Most of the stocks in Asia fell after Trump’s threat; Samsung fell 0.21%

Stocks in Asia

Asian indices mostly struggled to open on a positive note on Thursday following the threats of U.S. President Donald Trump on closing down the government. This led investors to safe-haven buying and recovery of the greenback.

Last Tuesday, Donald Trump said that he is willing to shut down the government of United States to secure funds that are needed for the border he proposed to separate Mexico form U.S. He repeatedly promised he would build a wall that Mexico would pay for, which Mexico insists on paying. That was part of his plan to talk about illegal immigration.

The president is also skeptic whether the deal could be secured on the North American Free Trade Agreement’s (NAFTA) renegotiation amidst the rally in Arizona. Trump believes that all of this would end up on eliminating NAFTA. In reaction to the news, stocks in the stateside were brought to the negative territory.
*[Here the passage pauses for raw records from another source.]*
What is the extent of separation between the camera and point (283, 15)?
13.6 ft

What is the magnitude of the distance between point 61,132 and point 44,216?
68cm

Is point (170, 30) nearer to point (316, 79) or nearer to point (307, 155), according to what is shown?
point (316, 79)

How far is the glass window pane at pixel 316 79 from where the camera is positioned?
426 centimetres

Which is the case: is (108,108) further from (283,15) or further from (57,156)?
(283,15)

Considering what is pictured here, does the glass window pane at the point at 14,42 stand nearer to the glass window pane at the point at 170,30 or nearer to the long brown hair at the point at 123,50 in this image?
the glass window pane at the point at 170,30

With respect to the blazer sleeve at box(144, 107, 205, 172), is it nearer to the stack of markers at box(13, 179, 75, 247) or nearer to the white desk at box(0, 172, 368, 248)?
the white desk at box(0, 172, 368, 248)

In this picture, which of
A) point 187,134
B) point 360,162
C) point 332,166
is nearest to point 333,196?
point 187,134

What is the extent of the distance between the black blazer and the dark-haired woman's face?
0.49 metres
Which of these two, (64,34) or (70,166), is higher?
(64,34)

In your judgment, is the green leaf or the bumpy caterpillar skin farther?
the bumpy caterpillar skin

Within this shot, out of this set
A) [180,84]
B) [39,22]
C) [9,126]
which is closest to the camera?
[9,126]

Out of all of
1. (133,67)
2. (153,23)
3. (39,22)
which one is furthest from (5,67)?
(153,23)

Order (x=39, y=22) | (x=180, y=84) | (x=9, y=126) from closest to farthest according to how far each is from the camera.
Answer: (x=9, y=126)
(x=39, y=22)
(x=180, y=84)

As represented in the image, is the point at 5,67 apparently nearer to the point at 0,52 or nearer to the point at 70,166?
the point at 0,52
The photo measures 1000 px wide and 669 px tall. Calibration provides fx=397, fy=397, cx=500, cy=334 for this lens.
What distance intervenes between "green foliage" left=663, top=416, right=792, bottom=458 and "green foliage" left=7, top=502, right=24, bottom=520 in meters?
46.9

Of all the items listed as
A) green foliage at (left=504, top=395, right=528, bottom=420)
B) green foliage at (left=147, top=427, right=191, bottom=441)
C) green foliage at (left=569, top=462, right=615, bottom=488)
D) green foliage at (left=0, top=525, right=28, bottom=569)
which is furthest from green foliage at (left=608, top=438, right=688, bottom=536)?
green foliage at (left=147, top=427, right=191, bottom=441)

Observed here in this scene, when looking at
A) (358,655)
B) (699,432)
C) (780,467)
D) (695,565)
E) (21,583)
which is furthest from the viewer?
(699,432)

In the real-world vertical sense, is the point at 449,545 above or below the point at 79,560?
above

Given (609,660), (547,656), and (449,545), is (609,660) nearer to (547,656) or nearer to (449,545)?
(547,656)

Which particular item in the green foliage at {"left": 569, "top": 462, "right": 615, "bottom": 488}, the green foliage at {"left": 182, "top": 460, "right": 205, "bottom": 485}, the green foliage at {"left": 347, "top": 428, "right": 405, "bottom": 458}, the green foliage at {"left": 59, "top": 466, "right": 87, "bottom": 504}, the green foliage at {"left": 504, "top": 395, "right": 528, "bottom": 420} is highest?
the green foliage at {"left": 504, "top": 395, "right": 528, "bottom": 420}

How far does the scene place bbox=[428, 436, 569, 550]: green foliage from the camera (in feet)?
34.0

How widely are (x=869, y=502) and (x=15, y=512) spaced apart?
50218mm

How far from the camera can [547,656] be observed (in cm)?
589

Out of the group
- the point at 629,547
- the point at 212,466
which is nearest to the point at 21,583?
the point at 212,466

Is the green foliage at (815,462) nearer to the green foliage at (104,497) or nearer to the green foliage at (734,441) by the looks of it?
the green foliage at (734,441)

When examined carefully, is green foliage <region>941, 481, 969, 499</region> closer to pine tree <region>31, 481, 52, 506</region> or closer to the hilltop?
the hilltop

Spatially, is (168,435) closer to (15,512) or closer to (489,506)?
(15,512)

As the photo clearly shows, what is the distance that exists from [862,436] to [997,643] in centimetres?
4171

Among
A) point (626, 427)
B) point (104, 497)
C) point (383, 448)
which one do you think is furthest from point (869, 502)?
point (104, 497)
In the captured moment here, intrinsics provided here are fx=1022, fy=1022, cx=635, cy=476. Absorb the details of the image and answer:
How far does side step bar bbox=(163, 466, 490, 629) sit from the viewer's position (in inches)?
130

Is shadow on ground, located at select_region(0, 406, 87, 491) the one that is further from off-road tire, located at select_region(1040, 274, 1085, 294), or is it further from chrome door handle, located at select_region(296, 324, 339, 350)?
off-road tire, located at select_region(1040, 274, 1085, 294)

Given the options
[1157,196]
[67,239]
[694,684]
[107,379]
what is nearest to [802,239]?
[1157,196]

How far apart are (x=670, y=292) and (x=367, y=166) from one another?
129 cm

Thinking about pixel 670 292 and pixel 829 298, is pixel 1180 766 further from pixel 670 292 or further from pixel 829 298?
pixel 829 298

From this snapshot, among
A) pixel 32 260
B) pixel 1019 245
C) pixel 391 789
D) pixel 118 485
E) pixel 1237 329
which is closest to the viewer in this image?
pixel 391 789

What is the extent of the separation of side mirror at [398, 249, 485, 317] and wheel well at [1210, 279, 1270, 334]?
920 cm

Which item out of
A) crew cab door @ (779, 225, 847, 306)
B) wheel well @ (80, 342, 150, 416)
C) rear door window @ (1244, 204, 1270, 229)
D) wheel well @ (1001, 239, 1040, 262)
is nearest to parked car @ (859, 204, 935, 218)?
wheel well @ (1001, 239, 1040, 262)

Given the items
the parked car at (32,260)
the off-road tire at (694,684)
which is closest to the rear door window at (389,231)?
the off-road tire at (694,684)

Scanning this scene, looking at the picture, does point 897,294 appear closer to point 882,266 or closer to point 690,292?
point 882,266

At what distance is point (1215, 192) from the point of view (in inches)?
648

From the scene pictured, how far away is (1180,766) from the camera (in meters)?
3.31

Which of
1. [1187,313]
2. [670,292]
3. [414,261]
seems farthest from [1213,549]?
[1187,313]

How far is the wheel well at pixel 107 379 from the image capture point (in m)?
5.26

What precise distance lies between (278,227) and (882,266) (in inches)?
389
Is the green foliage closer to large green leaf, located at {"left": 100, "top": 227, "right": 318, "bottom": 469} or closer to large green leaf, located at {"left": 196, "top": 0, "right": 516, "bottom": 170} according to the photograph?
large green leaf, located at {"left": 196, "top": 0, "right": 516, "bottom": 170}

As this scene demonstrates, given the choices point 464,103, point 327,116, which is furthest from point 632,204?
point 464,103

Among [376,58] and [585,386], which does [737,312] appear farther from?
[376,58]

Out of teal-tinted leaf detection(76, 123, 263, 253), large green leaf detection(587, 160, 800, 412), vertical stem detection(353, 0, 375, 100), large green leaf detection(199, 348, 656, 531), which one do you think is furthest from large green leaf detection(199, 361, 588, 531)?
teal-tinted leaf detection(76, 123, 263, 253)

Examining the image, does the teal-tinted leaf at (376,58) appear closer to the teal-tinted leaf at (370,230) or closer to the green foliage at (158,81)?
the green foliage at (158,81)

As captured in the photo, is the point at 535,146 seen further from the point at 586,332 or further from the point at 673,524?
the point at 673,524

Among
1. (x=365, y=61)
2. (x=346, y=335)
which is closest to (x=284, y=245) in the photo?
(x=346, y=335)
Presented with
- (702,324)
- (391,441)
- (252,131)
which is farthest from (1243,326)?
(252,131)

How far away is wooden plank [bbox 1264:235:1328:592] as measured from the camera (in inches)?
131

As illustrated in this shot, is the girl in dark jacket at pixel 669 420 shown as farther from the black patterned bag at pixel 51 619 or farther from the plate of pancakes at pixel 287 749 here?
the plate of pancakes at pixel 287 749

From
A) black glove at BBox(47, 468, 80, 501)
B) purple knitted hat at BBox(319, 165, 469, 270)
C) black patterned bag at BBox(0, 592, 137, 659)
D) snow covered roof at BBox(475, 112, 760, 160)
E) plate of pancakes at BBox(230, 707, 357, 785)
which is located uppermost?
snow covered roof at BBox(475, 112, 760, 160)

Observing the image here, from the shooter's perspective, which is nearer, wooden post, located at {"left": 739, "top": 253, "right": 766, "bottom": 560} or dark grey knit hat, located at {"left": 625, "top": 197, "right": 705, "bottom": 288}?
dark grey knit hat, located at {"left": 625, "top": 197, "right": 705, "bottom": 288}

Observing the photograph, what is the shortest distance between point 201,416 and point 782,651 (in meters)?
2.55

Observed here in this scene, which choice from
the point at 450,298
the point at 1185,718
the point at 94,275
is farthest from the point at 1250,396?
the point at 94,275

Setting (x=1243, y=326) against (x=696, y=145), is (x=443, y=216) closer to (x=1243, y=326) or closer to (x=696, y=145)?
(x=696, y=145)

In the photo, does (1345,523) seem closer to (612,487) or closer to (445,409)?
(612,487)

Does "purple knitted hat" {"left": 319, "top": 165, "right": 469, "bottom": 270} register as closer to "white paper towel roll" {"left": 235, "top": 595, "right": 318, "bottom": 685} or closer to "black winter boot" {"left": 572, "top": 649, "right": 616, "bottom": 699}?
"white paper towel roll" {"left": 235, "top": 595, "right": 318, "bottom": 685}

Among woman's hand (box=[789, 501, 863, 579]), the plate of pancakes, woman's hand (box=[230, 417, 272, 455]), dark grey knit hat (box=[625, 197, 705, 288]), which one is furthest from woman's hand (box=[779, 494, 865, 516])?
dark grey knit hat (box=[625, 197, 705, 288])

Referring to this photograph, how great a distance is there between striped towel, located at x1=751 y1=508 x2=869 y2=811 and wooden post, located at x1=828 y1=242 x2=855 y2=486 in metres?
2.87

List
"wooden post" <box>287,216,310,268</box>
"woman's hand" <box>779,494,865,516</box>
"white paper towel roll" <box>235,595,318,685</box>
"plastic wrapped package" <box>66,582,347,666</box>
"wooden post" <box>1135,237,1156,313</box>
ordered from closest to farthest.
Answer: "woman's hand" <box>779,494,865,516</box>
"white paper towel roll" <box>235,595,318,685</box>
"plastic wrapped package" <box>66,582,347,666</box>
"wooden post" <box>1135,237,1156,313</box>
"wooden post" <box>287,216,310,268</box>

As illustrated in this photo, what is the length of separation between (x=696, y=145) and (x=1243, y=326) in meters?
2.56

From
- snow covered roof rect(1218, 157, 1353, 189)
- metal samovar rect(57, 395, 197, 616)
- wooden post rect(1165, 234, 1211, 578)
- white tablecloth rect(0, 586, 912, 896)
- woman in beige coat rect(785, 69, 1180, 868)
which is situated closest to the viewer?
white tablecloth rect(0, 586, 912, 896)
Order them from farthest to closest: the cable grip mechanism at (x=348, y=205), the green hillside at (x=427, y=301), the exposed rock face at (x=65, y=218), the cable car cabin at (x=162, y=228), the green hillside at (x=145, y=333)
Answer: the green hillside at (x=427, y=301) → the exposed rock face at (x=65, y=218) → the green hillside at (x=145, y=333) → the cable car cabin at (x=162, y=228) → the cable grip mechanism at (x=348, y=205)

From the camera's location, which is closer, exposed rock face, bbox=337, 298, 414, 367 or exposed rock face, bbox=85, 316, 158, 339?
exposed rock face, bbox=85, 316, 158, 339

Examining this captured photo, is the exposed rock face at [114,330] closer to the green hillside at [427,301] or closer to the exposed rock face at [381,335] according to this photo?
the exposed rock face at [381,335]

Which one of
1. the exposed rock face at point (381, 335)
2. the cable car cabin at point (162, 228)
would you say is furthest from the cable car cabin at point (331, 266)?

Looking on Asian indices, Japanese benchmark Nikkei 225 index edged down more than 0.26 percent on Thursday’s opening bell and the Aussie benchmark ASX 200 index inched lower by 0.04 percent after it was given a lift by its financials and utilities sub-indexes. However across the Korean Strait, the Kospi index rose about 0.17 percent in early trade.

In other news, the Galaxy Note 8 model by Samsung Electronics was launched in New York last Wednesday. Samsung was forced to recall its previous model following a battery problem that leads to catching fire after overheating. The shares of Samsung fell as low as 0.21 percent on Thursday.